▶ _Excerpt provided_
BERMAN: hang on. Hang on. Hang on, Senator.

What Senator Alexander is that Democrats proved their case and I still don't think it is worth removing the president. That's where we are. We're in a different place now. You now have senators saying it all happened. It all happened, the House managers proved it.

And, Kaitlan, to you, it strikes me that that's the opposite of what President Trump has been saying for months. He called it a perfect phone call. He said there was no quid pro quo.

And now, Lamar Alexander and other Republican senators go along with him saying, no, no, no, it wasn't a perfect call. There was a quid pro quo.

KAITLAN COLLINS, CNN WHITE HOUSE CORRESPONDENT: Yes, well, this statement that you're reading from Alexander is really what Republicans have been saying privately. And, of course, Lamar Alexander has more freedom to say on paper that, yes, the president did do what he's accused of and yes, it was inappropriate, because, of course, he is not running for re-election. He is not coming back to the Senate. This is essentially what Republicans say behind the scenes. Even some

White House officials say this as well. That the president shouldn't have done this. But essentially they were saying it wasn't worth removing him from office.

So, it will be interesting to see how the president does respond to this, because, yes, Lamar Alexander may have very well just saved him from having witnesses in his impeachment trial, which the White House thought was going to be a disaster. They didn't think it would lead to his removal. But they weren't really sure. There were a lot of unknowns when witnesses and documents are thrown into the mix.

But the question is, how does the president respond to having the senator say he did do what the Democrats said he did and it was wrong?

CAMEROTA: Hey, Paul, what did you think about what Senator Santorum's argument was which is unless somebody explicitly spells out to you how they plan to bribe you that it doesn't -- it doesn't count?

(Data items)
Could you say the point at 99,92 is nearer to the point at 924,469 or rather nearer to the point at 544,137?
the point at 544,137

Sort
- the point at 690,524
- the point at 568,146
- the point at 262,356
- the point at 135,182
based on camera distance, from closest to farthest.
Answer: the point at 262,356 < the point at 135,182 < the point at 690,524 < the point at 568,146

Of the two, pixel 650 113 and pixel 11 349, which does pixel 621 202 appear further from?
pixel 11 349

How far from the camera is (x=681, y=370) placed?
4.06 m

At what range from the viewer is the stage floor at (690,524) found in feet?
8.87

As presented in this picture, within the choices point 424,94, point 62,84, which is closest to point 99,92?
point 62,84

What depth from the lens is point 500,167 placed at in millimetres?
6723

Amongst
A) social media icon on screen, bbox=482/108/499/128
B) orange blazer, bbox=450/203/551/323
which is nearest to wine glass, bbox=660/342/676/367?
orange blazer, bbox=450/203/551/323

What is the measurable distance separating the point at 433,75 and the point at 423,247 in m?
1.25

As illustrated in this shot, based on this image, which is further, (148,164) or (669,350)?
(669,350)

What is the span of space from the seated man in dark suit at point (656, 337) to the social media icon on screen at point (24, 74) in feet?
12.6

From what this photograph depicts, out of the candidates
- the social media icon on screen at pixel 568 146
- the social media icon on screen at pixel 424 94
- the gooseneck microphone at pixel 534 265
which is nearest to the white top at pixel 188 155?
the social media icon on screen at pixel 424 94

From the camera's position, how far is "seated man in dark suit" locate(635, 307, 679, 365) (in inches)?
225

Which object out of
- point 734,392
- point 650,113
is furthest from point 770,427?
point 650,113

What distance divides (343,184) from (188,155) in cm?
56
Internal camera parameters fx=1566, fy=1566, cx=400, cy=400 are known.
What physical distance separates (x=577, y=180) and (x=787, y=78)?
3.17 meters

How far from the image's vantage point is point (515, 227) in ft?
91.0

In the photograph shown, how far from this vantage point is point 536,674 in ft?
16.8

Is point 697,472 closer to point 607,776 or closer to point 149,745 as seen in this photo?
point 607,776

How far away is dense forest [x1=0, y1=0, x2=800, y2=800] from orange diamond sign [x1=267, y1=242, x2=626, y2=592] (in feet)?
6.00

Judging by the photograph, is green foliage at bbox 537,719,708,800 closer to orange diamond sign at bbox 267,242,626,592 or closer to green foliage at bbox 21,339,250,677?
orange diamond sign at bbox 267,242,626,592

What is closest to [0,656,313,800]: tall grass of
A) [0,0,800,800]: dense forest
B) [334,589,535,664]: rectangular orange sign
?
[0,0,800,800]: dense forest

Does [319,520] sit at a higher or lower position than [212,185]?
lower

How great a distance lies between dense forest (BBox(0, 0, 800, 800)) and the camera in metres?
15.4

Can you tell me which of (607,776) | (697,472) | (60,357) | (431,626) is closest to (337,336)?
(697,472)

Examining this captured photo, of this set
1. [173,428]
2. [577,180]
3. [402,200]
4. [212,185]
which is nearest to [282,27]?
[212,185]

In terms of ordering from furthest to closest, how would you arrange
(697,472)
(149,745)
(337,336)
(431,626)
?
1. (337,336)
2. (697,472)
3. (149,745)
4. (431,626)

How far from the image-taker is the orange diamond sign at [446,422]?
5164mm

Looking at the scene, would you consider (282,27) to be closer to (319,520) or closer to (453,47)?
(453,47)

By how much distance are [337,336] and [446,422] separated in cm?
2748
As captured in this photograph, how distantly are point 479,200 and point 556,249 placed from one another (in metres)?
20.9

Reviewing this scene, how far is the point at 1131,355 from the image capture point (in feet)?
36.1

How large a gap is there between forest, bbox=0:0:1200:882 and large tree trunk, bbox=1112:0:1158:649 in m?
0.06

▶ _Your tasks_
A - Please format the records, starting at the line that contains "How large a" and ending at the last line of the records, as a JSON list of strings with one string per line and blank lines left out.
B - Resume the transcript about the impeachment trial from its last line.

▶ _Results for the exercise_
A -
[
  "How large a gap is there between forest, bbox=0:0:1200:882 and large tree trunk, bbox=1112:0:1158:649 in m?",
  "0.06"
]

B -
BEGALA: Well, even Senator Alexander says it was proved because it was. And it was proved, by the way, without a single document from the White House, without a single witness.

If you want to see inappropriate but not impeachable, I can take you back to the time machine, to the Clinton case, right? Inappropriate but not impeachable, he's having an affair with a young staffer and lying about it. I think Rick knows something about that because he voted in that trial.

But here's the thing, in that case, in that case, the White House produced 90,000 documents, 90,000. We had scores of witnesses. Mr. Starr, the special counsel, interviewed not just Monica Lewinsky, not just Bill Clinton for four hours about his sex life. He interviewed window washers at the White House, painters at the White House, Monica Lewinsky's hairdresser for goodness sakes, a mailman who delivered letters to one of the witnesses.

CAMEROTA: Yes.

BEGALA: We knew everything about that.

CAMEROTA: But --

BEGALA: Yet in this case where the United States foreign policy is being subverted to help the president personally, we don't want a single document or single witness.

CAMEROTA: But, Paul, don't you wish -- don't you wish you would have stonewalled on all of that?

BEGALA: No.

CAMEROTA: Wouldn't that have been more effective?

BEGALA: No.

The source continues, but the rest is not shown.